PASSAGE PROVIDED START

For the last eight years, Pancsofar and her colleague have been scrutinizing dads’ influence on their children’s language development. Along the way, they’ve discovered some surprising things—namely that a father’s influence on a child’s language development may actually be stronger than a mother’s.

Pancsofar and Vernon-Feagans started by looking at middle-class families. They videotaped parents interacting with their kids while playing and reading books, examined the footage, then checked back a year later to see how the kids’ language skills had evolved. “We found that when dads used more diverse vocabulary while interacting with their kids, their children later showed more advanced language development,” says Pancsofar. At the same time, they found a mother’s vocabulary had no significant impact.

To verify that their findings weren’t socioeconomic specific, Pancsofar and Vernon-Feagans repeated the study with rural, low-income families. The results were consistent across both contexts: a significant effect for dads and no significant effect for moms.

There are a number of possibilities as to why fathers were found to have more of an influence, says Pancsofar. It could be the context in which she and Vernon-Feagans observed the families. Or, there could have been a difference in terms of the quality of the input each parent was providing. “We also don’t have information about the kind of vocabulary—what was being said by moms versus what was being said by dads—and whether that was different in a qualitative way,” she says.

While the dads-matter-more findings make for splashy headlines, Pancsofar says she has her own interpretation of the studies: dads and moms both matter. “I think it needs to be placed in the context of the wide body of literature, which has consistently found that the way moms talked to their kids mattered for language development,” she adds. “The way I make sense of this is that multiple caregivers have a meaningful impact.”

PASSAGE PROVIDED END
STORED DATA START

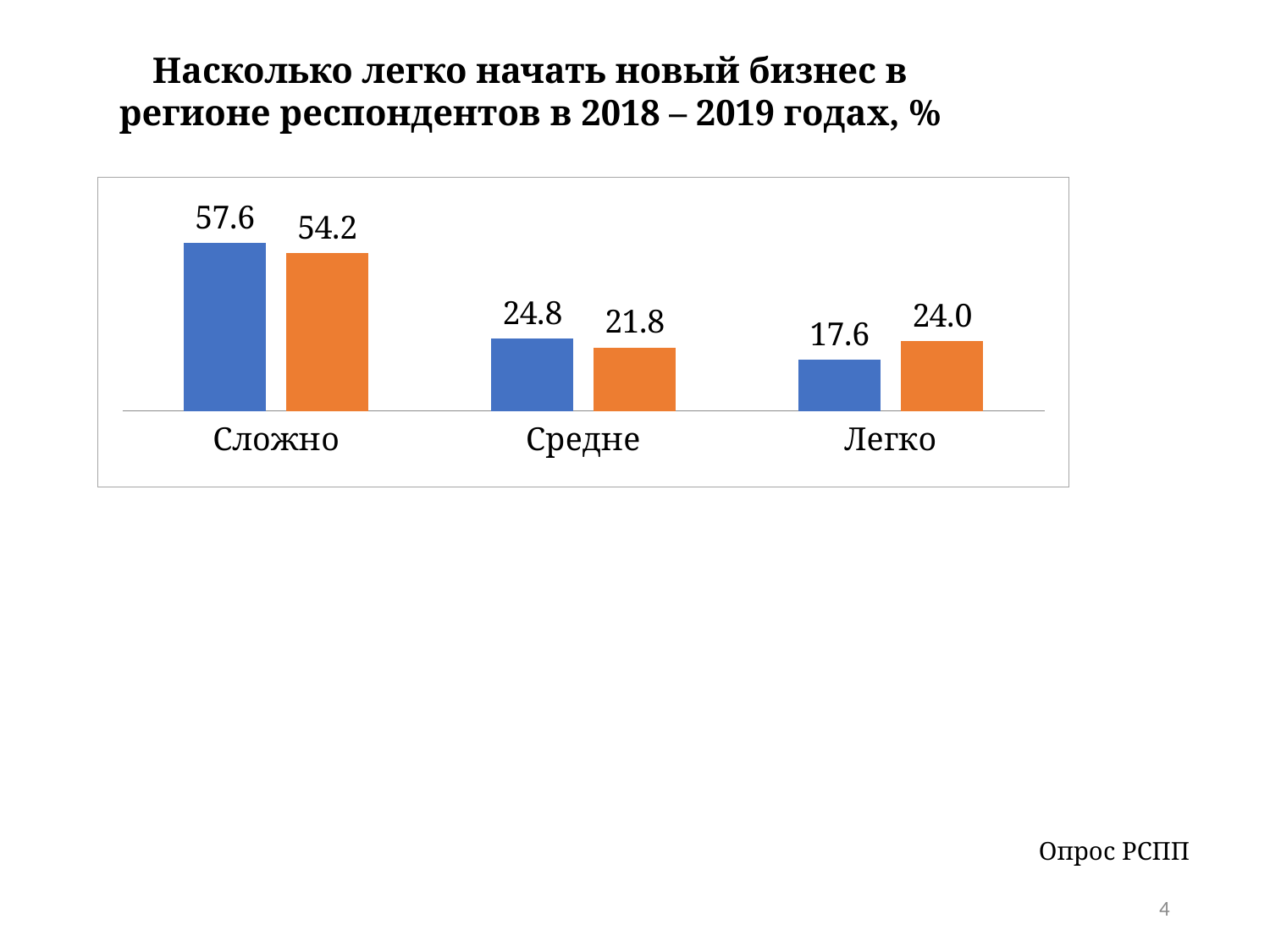
What is the value of the blue bar for Средне? 24.8 For Легко, which bar is larger, the blue or the orange one? orange Which category has the highest blue bar? Сложно What is the difference between the orange and blue bars for Легко? 6.4 What is the value of the orange bar for Сложно? 54.2 What kind of chart is shown on the slide? bar chart What is the difference between the blue and orange bars for Сложно? 3.4 What is the value of the orange bar for Легко? 24.0 Which category has the lowest orange bar? Средне What is the value of the blue bar for Сложно? 57.6 How many categories are shown on the x axis? 3 Do the blue bars rise or fall from Сложно to Легко? fall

STORED DATA END

_WORK TASK 1_: Translate this sentence from the passage on fathers and language development into Spanish: "The results were consistent across both contexts: a significant effect for dads and no significant effect for moms."
_WORK TASK 2_: From the passage on fathers and language development, copy the part starting at "To verify that" and ending at "effect for moms.", and rename "rural" as "suburban" in it.
_WORK TASK 3_:
Answer these questions from the passage on fathers and language development:
(a) For how many years have Pancsofar and her colleague been studying dads' influence on their children's language development?
(b) What kind of families did Pancsofar and Vernon-Feagans look at first?
(c) What activities were the parents doing with their kids when the researchers videotaped them?

_ANSWER 1_: Los resultados fueron consistentes en ambos contextos: un efecto significativo en el caso de los papás y ningún efecto significativo en el de las mamás.

_ANSWER 2_:
To verify that their findings weren’t socioeconomic specific, Pancsofar and Vernon-Feagans repeated the study with suburban, low-income families. The results were consistent across both contexts: a significant effect for dads and no significant effect for moms.

_ANSWER 3_:
(a) Eight years.
(b) Middle-class families.
(c) Playing and reading books.